Modeling and Simulation in Python teaches readers how to analyze real-world scenarios using the Python programming language, requiring no more than a background in high school math.
Modeling and Simulation in Python is a thorough but easy-to-follow introduction to physical modeling—that is, the art of describing and simulating real-world systems. Readers are guided through modeling things like world population growth, infectious disease, bungee jumping, baseball flight trajectories, celestial mechanics, and more while simultaneously developing a strong understanding of fundamental programming concepts like loops, vectors, and functions.
Clear and concise, with a focus on learning by doing, the author spares the reader abstract, theoretical complexities and gets right to hands-on examples that show how to produce useful models and simulations.
Allen Downey is a Professor Emeritus at Olin College and the author of a series of freetextbooks related to software and data science, including Think Python, Think Bayes, and Think Complexity, which are also published by O’Reilly Media.

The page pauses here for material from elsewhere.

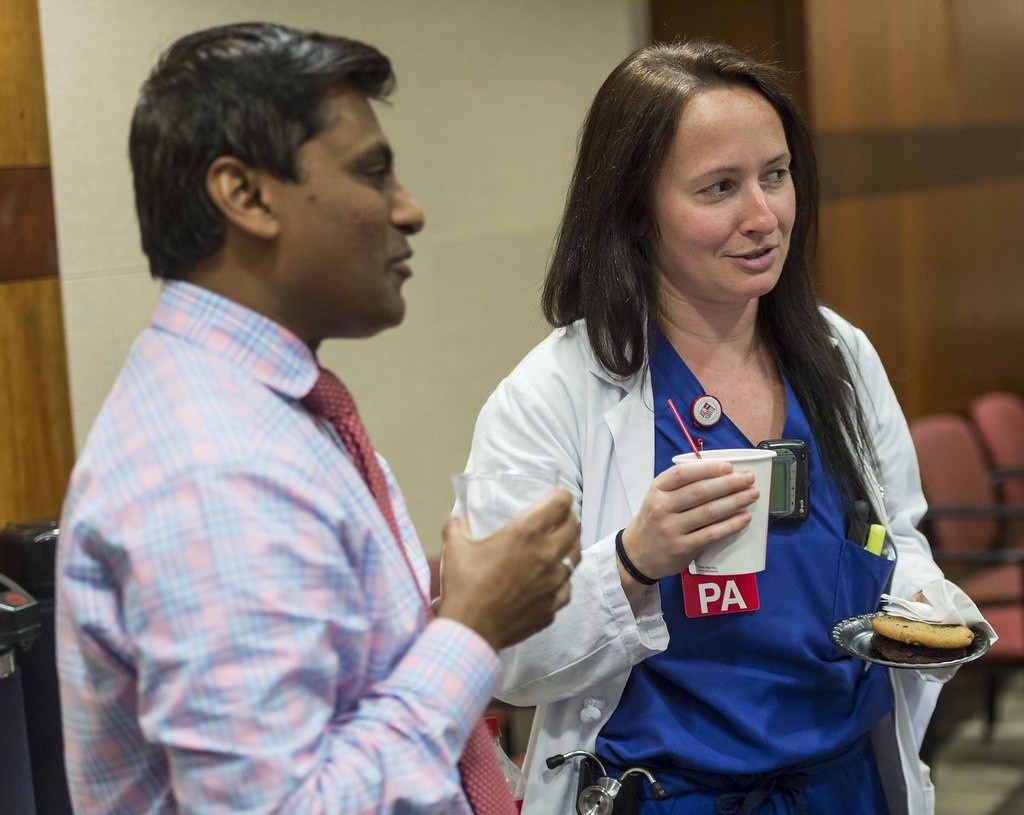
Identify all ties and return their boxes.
[300,366,518,815]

His blog, Probably Overthinking It, features articles on Bayesian probability and statistics. He holds a Ph.D. in computer science from U.C. Berkeley, and M.S. and B.S. degrees from MIT.

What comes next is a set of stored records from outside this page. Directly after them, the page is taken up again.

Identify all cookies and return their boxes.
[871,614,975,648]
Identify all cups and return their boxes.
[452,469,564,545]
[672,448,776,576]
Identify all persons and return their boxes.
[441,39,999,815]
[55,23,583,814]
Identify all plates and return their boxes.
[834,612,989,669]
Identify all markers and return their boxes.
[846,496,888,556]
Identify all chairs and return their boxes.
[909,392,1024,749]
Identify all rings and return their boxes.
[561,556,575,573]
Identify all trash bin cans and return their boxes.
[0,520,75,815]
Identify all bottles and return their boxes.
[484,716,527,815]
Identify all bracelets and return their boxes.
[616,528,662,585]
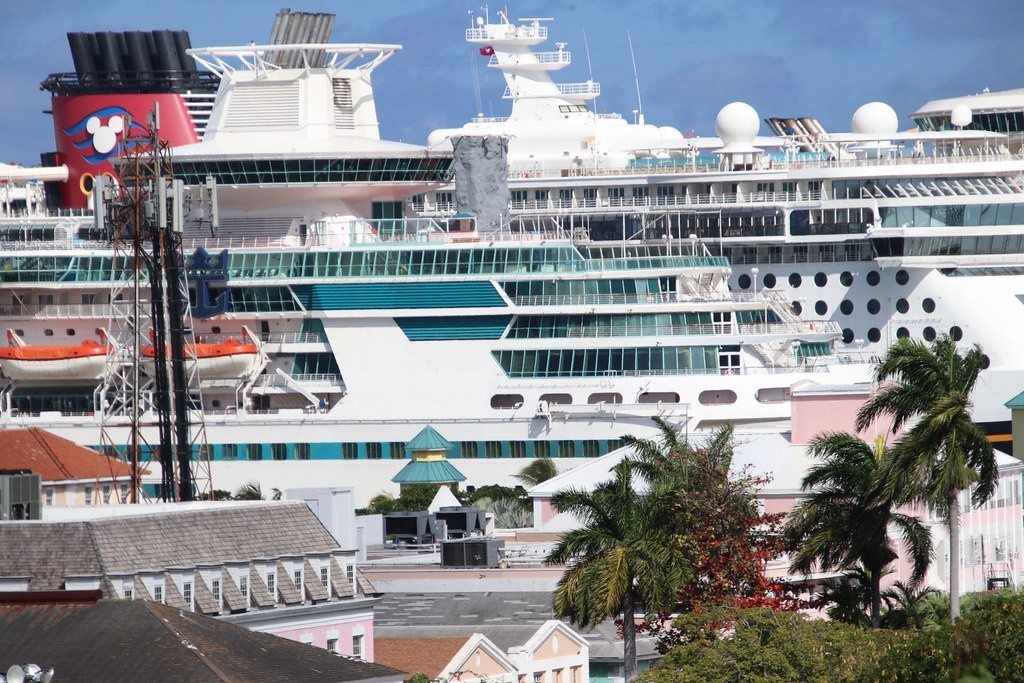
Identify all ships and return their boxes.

This book introduces the main concepts of modeling and simulation in a practical, hands-on, case study-based fashion using Jupyter notebooks. The author keeps the mathematics to the bare minimum (it only requires a superficial knowledge of derivatives) while having the applications area as broad as possible. It covers first-order differential equations (growth), simple systems (the SIR model and an insulin model) and several second-order systems based on Newton's second law (rolling toilet paper and throwing a baseball). Most examples are solved using custom ModSim software that uses a finite-step method. The author also introduces other tools, such as solving differential equations in Sympy and root-finding methods for optimization and parameter finding.

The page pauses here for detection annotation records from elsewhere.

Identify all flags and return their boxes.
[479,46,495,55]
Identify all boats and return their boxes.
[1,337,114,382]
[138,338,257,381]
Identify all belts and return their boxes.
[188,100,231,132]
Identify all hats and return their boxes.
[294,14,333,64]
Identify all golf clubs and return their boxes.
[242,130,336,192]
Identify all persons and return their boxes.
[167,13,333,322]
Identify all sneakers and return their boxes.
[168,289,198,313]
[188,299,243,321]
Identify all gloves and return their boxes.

I found this book while researching how to develop a more practical version of the modeling course I teach (that now only covers ODEs). This book is very introductory and likely won't appeal to those who have advanced mathematics courses at some point. However, for those who did not, it is a very accessible introduction to modeling that can immediately be used for a wide range of systems. The author also has a lot of notebooks online for the exercises.
Modeling and Simulation in Python is a book by Allen B. Downey about making mathematical models using the Python Programming Language. Along the way, we learn what to include in a physical model and what to ignore. Downey shows how to incorporate differential equations in your models.
One excellent example comes in the first problem presented by the book. If you dropped a coin at the top of the Empire State Building and it hit someone at sidewalk level, would that person die? At first blush, the coin's speed would be 86 meters per second, which would hurt. However, the book notes that we didn't factor in the wind resistance. With the air friction slowing it, our coin would only reach a speed of 29 meters per second.
Another model the book presents is a bike-sharing system between two college campuses. The author discusses methods to deal with bugs and errors in the model. Downey introduces Incremental Development to achieve this. First, begin with code that you know works. Next, make a small change to that code. Finally, if it breaks, you can easily find the issue.
Downey introduces differential equations with the classic cooling coffee model. I hadn't heard of it before, but Scientific American published it in 1977.
I enjoyed the book. Thanks for reading my review, and see you next time.
Since I had a coupon for No Starch Press, and my day job involves both Python and simulation, this seemed like an interesting book to pick-up to review. To that end, the author does a good job of outlining what to expect in the title: this is an introduction for scientists and engineers. You are not going to become proficient at Python by the end of this book, nor will become proficient at modelling an simulation.
With that being said, this book is well structured for someone that knows Python and is looking to get a handle on how modelling and simulation is done, with a level of writing and challenge that is roughly what you would expect from a second or third year undergraduate course. So the reader is expected to have been exposed to calculus, but all of the deviations are done for you along with the more advanced mathematics. Effectively, the book's objective seems to be putting forth why people in modelling and simulation like to repeat, "All models are wrong, some are useful."
Unfortunately, for practitioners of modelling and simulation, you are unlikely to get much out of this book unless you are examining it as a possible teaching aid. To that end, there are certainty some good ideas here for how to approach introduction these topics to new audiences.
You can get the book for free directly from the GitHub Account of the author at https://allendowney.github.io/ModSimPy/ . The interactive notebooks are a great help to follow along and experiment with the concepts yourself.
I found the book itself too shallow and the explanations of the concept not good enough to understand them. With the notebooks a lot of that could be mitigated.